-------------------------------------------------------------------------------------------------
CIEMPIESS Experimentation Package
Corpus and Tools to perform Speech Recognition Experiments in Mexican Spanish
-------------------------------------------------------------------------------------------------

-------------------------------------------------------------------------------------------------
PRESENTATION
-------------------------------------------------------------------------------------------------

The CIEMPIESS Experimentation Package is a set of three different corpus designed to solve 
specific problems when experimenting with speech recognition systems:

CIEMPIESS COMPLEMENTARY. This is a phonetically balanced corpus of isolated Spanish words 
spoken by people of Central Mexico. It was designed to solve the lack of instances of
any phoneme in Mexican Spanish. The CIEMPIESS COMPLEMENTARY provides documentation (written in 
english) for learning how to produce accurate phonetic transciptions in Mexican Spanish and it 
also provides an automatic phonetizer coded in python 2.7 to create pronouncing dictionaries.

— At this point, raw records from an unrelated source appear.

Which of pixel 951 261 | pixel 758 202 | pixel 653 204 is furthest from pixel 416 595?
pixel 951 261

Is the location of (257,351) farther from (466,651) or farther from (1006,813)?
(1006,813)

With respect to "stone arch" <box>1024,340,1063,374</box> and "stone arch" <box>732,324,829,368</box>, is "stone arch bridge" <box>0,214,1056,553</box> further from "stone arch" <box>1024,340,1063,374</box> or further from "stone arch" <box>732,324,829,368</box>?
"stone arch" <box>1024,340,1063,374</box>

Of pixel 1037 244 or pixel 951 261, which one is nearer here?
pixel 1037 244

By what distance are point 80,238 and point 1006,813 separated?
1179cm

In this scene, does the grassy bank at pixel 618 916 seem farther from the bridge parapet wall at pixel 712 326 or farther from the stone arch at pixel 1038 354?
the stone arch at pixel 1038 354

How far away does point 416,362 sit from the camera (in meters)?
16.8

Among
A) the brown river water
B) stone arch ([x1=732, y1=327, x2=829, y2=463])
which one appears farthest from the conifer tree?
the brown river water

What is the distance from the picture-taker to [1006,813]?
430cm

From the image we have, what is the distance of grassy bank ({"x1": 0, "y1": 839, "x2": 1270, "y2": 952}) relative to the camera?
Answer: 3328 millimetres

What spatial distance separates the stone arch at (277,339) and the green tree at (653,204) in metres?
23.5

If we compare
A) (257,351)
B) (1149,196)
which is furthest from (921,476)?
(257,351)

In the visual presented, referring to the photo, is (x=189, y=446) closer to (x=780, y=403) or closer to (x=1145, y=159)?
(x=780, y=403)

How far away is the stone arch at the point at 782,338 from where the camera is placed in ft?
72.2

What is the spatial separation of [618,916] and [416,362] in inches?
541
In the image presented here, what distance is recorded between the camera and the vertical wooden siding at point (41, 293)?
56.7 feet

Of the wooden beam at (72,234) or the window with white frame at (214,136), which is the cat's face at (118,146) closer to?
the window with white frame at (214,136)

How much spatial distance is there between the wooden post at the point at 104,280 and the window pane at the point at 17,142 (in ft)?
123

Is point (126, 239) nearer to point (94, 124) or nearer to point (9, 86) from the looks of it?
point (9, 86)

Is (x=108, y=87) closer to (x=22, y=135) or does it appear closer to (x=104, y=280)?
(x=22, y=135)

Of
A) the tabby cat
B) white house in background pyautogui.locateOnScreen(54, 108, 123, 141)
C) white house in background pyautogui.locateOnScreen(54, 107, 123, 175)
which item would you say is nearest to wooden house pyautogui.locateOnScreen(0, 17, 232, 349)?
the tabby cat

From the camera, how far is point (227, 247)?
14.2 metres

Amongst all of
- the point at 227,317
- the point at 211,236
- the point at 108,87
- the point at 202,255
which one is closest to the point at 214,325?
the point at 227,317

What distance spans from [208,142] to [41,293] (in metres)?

CIEMPIESS FEM. This is a corpus created by recordings of 21 different women. The motivation of 
the CIEMPIESS FEM is that we have noticed a lack of female speakers in the sources where we 
traditionally take audio to create new CIEMPIESS datasets. So, this corpus was designed to 
balance (in gender) up to 14 hours of male speaker recordings.

CIEMPIESS TEST. This corpus was created in response to the necessity of having an standard test 
set destined to measure the advances of the community of users of the CIEMPIESS datasets.

-------------------------------------------------------------------------------------------------
BRIEF HISTORY
-------------------------------------------------------------------------------------------------

The CIEMPIESS Experimentation Package belongs to the "CIEMPIESS" family of corpus for Speech 
Recognition in Mexican Spanish. The most distinguished member and founder of this family is 
The CIEMPIESS Corpus (LDC2015S07) published in 2015 by the Linguistic Data Consortium (LDC). In 
2017, the LDC published the CIEMPIESS LIGHT Corpus (LDC2017S23) which is a revisited and 
augmented version of the original CIEMPIESS. We recommend the combination of the CIEMPIESS LIGHT, 
the CIEMPIESS BALANCE and the CIEMPIESS Experimentation Package to perform experiments with 
modern speech recognition engines such like Kaldi, SPHINX or HTK.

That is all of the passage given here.